= Pi-HaHiroth =

Fourth station of the Exodus

Pi-HaHiroth (פִּי הַחִירֹת Pī haḤīrōṯ), is the fourth station of the Exodus mentioned in . The fifth and sixth stations Marah and Elim are located on the Red Sea. The biblical books Exodus and Numbers refer to Pi-HaHiroth as the place where the Israelites encamped between Migdol and the sea, opposite Baal Zephon, while awaiting an attack by the Pharaoh, prior to crossing the Red Sea.

==Etymology==
Some Egyptologists think the name reflects the Egyptian pr-ḥwt-ḥrt, a place mentioned in Papyrus Anastasis III. In fact, part of the mystery can be resolved by understanding the initial syllable ′Pi,′ which corresponds to the Egyptian word Pr or Pi, as House of such as in ′Pithom′ or ′Pi-Ramesses′. The next literary fragment ′Ha′ (ḥwt) would indicate the ′temple′, representing an Egyptian convention beginning with the hieroglyphic pr-ḥwt, “estate of the temple”, while the fact that the name ends with the goddess determinative indicates that the final element, ḥrt, is theophoric.

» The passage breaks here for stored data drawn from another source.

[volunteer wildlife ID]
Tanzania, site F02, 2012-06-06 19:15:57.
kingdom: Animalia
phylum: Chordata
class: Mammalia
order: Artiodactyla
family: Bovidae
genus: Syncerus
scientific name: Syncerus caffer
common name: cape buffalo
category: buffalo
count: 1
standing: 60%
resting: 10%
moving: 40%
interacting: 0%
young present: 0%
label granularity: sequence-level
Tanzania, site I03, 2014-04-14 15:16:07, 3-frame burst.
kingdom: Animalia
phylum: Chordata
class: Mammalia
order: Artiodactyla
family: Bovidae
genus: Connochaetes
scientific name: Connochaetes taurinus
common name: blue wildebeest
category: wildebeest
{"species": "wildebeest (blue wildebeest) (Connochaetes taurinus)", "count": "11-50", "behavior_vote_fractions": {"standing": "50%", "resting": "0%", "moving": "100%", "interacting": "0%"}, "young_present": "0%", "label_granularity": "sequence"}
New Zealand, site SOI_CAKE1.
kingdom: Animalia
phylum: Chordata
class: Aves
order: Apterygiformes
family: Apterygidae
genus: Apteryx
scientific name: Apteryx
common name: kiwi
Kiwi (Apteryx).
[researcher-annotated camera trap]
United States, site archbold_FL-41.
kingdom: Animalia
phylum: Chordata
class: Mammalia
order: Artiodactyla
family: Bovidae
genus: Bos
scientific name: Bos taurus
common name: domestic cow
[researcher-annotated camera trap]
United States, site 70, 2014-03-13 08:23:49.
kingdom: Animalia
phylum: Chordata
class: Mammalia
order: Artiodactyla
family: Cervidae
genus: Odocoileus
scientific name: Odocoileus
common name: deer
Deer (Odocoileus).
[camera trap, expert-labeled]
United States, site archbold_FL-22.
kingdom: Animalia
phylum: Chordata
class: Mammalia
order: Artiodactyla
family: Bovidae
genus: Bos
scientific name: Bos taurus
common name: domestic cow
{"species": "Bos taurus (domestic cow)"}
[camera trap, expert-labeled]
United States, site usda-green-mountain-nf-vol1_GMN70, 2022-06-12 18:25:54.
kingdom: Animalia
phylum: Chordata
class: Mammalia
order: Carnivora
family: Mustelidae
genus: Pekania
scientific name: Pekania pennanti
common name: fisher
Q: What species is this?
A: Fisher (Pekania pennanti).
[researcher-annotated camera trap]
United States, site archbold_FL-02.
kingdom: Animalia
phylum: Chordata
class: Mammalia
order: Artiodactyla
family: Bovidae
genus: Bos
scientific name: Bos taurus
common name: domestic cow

The Revised Version of the Bible at the first use of the name Pi-HaHiroth has a link to a footnote that says "Or, where the desert tracks begin".

==Identification==
The Egyptologist David A. Falk suggests that Pi-HaHiroth was located somewhere on the way from the Sea of Reeds (pȜ ṯwfy) towards Pi-Ramesses, based on the description of the site's location in Papyrus Anastasis III. Strong's Concordance simply locates Pi-HaHiroth as 'a place on the eastern border of Egypt'.